Please pick out each line below that contains the string "above" and copy those lines. Case counts.

DATA PROVIDED:
========================================================================

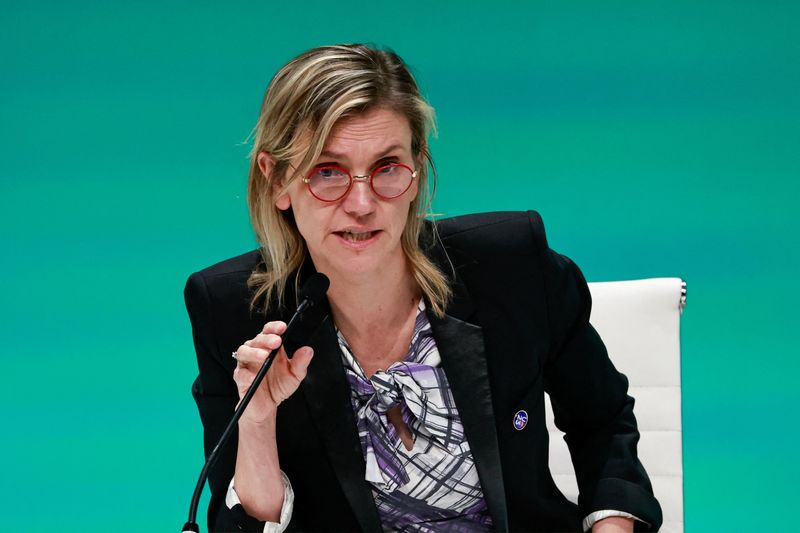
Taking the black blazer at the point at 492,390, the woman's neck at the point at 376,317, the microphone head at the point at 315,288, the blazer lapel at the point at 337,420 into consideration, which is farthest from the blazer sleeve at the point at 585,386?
the microphone head at the point at 315,288

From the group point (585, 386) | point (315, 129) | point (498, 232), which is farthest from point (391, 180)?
point (585, 386)

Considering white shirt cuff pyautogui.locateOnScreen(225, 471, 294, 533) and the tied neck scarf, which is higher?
the tied neck scarf

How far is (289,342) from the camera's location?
5.23ft

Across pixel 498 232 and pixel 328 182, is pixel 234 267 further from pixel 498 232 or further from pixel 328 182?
pixel 498 232

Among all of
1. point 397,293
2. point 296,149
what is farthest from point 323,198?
point 397,293

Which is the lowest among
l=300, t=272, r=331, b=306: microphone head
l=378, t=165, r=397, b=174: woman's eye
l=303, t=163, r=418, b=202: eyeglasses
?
l=300, t=272, r=331, b=306: microphone head

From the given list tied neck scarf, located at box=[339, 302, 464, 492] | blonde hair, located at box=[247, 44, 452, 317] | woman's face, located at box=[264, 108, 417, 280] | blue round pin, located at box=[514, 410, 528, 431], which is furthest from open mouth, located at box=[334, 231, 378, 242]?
blue round pin, located at box=[514, 410, 528, 431]

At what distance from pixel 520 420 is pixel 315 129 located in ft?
1.86

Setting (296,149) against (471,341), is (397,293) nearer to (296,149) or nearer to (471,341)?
(471,341)

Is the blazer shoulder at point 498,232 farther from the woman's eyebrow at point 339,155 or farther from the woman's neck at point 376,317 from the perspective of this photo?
the woman's eyebrow at point 339,155

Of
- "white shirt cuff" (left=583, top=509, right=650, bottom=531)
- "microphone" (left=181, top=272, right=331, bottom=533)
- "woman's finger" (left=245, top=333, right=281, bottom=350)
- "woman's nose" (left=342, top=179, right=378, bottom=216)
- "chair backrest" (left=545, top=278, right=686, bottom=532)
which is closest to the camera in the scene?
"microphone" (left=181, top=272, right=331, bottom=533)

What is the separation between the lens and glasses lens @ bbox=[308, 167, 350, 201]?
4.91 feet

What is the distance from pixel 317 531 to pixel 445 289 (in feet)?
1.45

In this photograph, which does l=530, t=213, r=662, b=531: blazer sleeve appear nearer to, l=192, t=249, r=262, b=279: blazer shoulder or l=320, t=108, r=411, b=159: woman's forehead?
l=320, t=108, r=411, b=159: woman's forehead
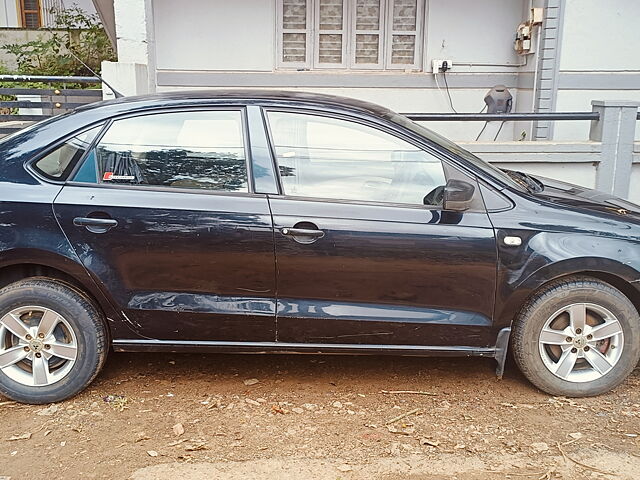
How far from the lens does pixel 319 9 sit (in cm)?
960

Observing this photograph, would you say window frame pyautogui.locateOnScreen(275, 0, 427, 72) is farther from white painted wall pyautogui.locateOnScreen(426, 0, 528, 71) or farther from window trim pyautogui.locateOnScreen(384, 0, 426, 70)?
white painted wall pyautogui.locateOnScreen(426, 0, 528, 71)

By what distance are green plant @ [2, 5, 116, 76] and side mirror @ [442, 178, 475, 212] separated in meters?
9.77

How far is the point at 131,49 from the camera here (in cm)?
773

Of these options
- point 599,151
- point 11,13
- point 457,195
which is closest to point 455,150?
point 457,195

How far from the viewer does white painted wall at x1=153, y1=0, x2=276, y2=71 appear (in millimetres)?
9359

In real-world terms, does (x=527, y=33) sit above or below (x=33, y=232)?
above

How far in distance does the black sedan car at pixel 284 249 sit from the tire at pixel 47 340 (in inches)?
0.4

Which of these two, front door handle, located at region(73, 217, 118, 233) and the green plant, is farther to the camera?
the green plant

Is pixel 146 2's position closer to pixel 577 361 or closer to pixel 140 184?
pixel 140 184

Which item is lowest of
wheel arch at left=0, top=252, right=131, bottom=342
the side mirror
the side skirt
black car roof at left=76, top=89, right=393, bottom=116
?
the side skirt

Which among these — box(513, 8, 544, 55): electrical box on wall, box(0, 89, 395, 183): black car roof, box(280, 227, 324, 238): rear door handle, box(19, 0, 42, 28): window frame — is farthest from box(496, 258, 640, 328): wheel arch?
box(19, 0, 42, 28): window frame

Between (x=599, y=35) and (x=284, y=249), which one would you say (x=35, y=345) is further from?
(x=599, y=35)

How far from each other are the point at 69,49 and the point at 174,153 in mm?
10155

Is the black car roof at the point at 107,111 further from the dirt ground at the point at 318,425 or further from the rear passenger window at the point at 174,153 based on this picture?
the dirt ground at the point at 318,425
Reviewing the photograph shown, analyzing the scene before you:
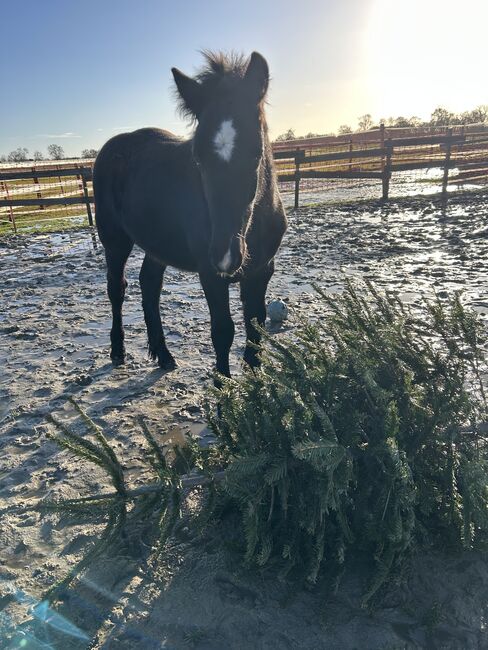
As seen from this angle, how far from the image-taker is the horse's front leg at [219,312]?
3230 mm

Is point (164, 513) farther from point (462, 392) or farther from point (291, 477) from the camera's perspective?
point (462, 392)

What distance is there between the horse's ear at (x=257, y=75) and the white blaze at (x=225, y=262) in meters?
1.03

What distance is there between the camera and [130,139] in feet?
15.7

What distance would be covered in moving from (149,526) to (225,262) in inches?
58.3

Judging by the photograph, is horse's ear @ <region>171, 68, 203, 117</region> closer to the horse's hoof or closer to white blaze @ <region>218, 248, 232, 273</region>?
white blaze @ <region>218, 248, 232, 273</region>

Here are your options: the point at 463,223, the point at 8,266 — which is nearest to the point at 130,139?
the point at 8,266

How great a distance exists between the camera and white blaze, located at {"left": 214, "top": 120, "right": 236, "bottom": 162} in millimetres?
2541

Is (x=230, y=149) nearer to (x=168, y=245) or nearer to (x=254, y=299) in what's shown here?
(x=254, y=299)

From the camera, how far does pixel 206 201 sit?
3061 millimetres

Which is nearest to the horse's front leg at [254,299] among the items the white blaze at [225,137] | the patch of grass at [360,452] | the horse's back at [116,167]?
the white blaze at [225,137]

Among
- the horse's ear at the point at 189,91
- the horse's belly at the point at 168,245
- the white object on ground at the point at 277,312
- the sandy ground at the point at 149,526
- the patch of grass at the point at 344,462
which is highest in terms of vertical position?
the horse's ear at the point at 189,91

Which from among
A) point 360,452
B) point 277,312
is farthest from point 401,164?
point 360,452

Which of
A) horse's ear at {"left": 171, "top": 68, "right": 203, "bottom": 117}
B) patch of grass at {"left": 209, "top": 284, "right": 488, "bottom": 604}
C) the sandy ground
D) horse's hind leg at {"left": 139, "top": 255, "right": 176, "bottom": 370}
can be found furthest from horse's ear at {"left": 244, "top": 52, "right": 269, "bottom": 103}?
horse's hind leg at {"left": 139, "top": 255, "right": 176, "bottom": 370}

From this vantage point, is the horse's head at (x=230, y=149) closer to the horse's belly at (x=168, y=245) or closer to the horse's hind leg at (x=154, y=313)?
the horse's belly at (x=168, y=245)
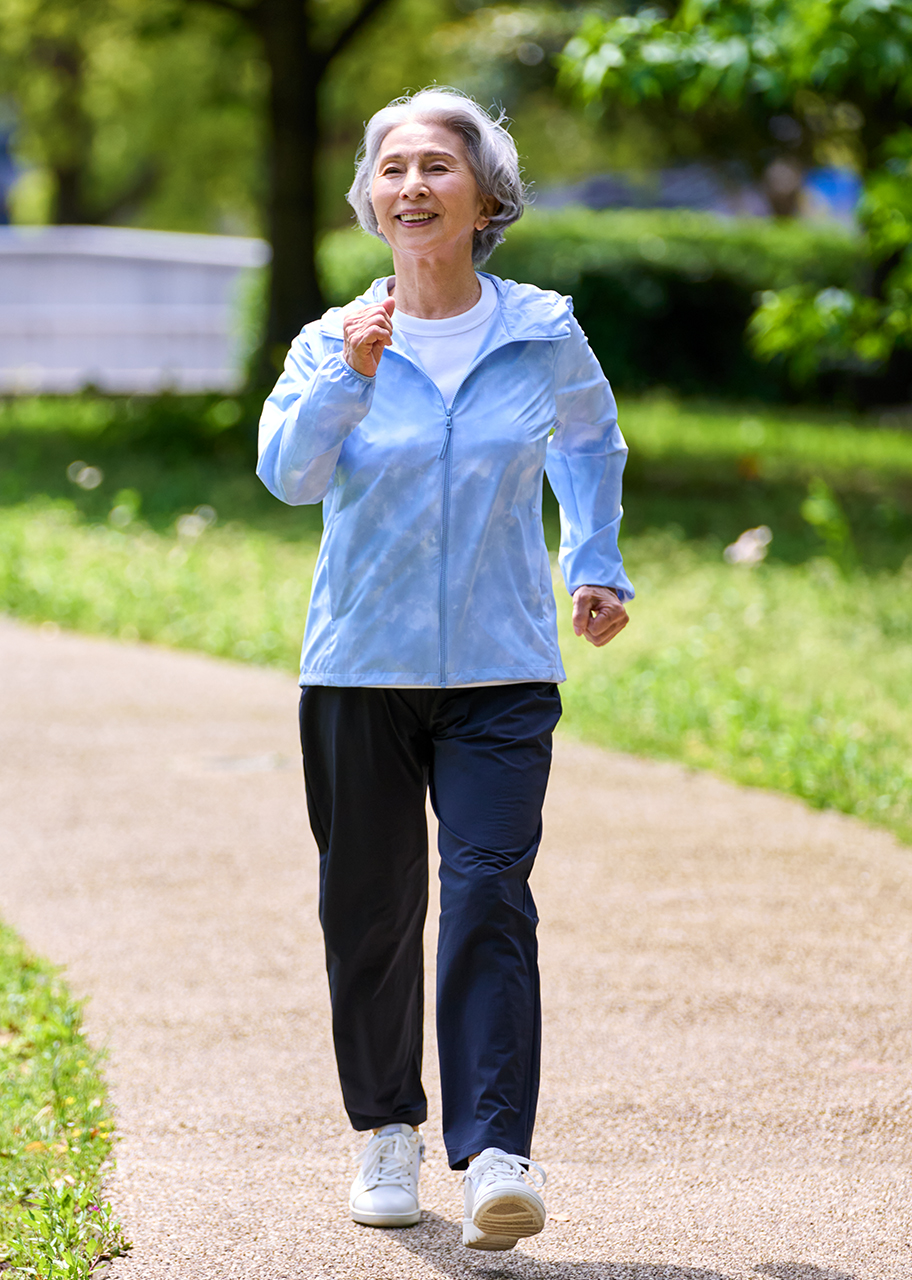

========================================================================

SOLUTION BELOW:
In real-world terms, does (x=527, y=33) sit above or below (x=33, y=232)?
above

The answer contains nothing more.